__Material for the task__:
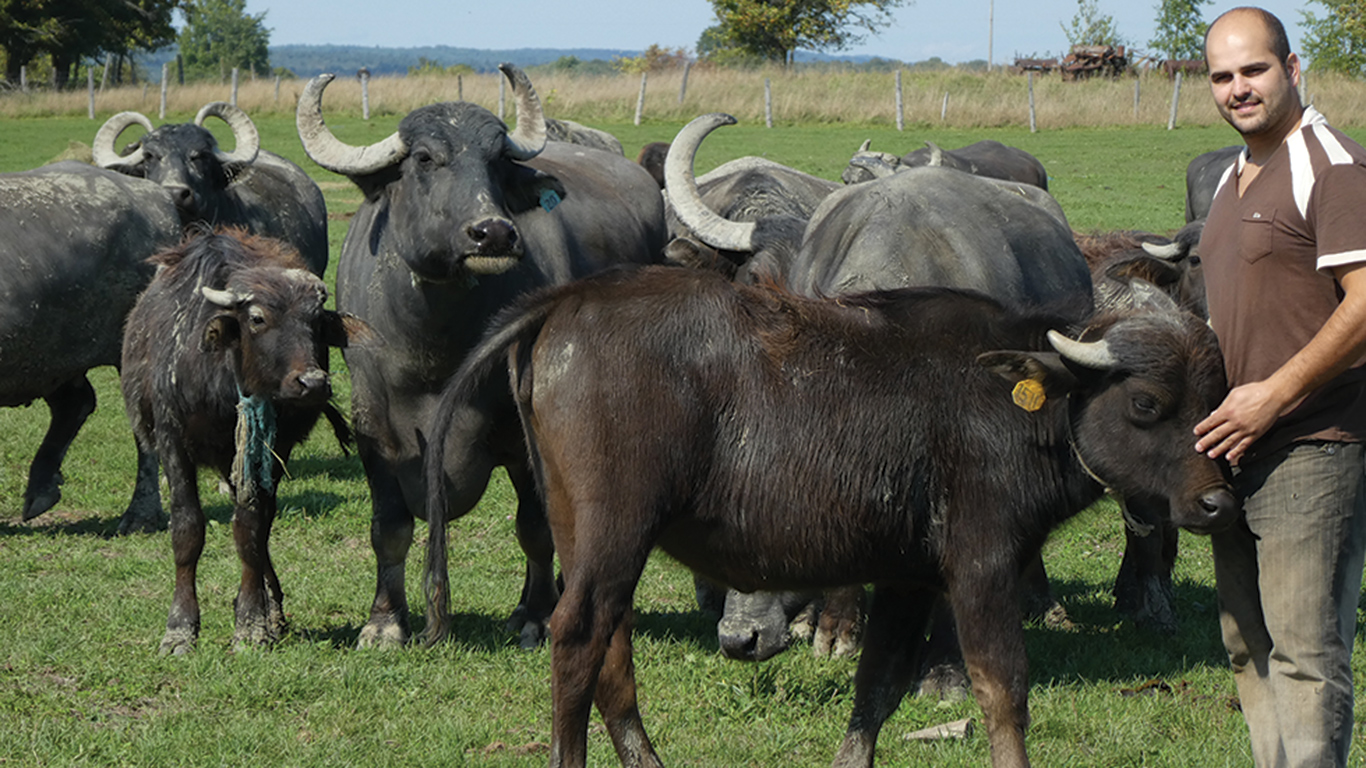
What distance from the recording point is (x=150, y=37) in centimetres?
5588

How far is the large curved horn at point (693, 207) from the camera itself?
734 centimetres

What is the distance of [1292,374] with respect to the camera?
11.9ft

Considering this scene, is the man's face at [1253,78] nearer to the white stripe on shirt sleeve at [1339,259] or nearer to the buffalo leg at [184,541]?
the white stripe on shirt sleeve at [1339,259]

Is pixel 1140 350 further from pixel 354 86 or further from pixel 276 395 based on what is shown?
pixel 354 86

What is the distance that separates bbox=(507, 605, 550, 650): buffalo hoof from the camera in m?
6.48

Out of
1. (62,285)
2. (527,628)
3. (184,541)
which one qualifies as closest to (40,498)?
(62,285)

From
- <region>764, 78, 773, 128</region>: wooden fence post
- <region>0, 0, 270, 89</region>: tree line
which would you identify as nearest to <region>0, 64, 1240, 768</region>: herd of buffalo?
<region>764, 78, 773, 128</region>: wooden fence post

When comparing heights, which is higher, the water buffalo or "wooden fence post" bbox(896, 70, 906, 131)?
"wooden fence post" bbox(896, 70, 906, 131)

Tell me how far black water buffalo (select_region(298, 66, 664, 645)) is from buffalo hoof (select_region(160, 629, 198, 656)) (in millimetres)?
797

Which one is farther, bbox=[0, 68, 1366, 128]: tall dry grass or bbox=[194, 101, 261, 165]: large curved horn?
bbox=[0, 68, 1366, 128]: tall dry grass

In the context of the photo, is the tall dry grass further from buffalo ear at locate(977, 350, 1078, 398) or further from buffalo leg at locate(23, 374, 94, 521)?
buffalo ear at locate(977, 350, 1078, 398)

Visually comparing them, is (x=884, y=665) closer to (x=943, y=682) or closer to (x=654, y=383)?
(x=943, y=682)

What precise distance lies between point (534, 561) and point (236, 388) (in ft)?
5.62

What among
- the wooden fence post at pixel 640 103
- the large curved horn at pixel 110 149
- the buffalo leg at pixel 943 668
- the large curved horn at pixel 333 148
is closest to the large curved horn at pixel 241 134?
the large curved horn at pixel 110 149
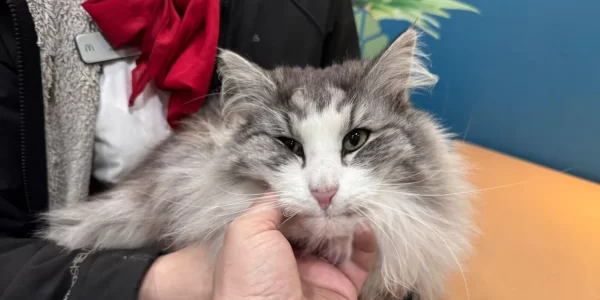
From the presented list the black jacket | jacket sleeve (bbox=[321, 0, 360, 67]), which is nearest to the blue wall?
jacket sleeve (bbox=[321, 0, 360, 67])

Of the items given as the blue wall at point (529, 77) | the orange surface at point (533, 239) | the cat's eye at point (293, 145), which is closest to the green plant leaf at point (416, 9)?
the blue wall at point (529, 77)

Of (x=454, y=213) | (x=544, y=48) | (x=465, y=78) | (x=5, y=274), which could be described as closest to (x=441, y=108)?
(x=465, y=78)

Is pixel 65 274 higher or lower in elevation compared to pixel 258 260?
lower

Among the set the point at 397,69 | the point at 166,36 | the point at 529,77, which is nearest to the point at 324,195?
the point at 397,69

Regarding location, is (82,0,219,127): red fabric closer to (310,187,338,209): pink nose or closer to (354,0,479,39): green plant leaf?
(310,187,338,209): pink nose

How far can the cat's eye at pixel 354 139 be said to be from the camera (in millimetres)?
979

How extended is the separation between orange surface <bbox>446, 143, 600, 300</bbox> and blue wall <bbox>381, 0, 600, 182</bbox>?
151 mm

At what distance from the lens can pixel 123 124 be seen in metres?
1.28

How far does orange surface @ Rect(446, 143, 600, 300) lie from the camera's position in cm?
142

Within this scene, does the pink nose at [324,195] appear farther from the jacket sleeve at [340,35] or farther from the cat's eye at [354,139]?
the jacket sleeve at [340,35]

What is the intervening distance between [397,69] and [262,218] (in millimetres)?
495

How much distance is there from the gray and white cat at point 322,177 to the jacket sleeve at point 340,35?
0.45 metres

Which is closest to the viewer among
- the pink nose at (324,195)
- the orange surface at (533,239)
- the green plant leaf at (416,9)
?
the pink nose at (324,195)

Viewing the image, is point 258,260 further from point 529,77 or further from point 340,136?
point 529,77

__Given exercise__:
Render the items from the line containing "How extended is" through the last item as a two-column CSV with the headers item_text and item_answer, one row per item. Enclose each field in quotation marks, and replace any line breaks within a field with spaces.

__Answer__:
item_text,item_answer
"How extended is the separation between orange surface <bbox>446, 143, 600, 300</bbox> and blue wall <bbox>381, 0, 600, 182</bbox>?","151 mm"
"At what distance from the lens can pixel 123 124 be seen in metres?","1.28"
"How far does orange surface @ Rect(446, 143, 600, 300) lie from the camera's position in cm?","142"
"Within this scene, does the pink nose at [324,195] appear farther from the jacket sleeve at [340,35] or farther from the cat's eye at [354,139]?","the jacket sleeve at [340,35]"
"What is the intervening distance between [397,69] and [262,218] (in millimetres)?","495"
"How much distance is there from the gray and white cat at point 322,177 to the jacket sleeve at point 340,35?","0.45 metres"
"Which is closest to the viewer among - the pink nose at (324,195) - the orange surface at (533,239) - the green plant leaf at (416,9) ?","the pink nose at (324,195)"
"Viewing the image, is point 258,260 further from point 529,77 or further from point 340,136?","point 529,77"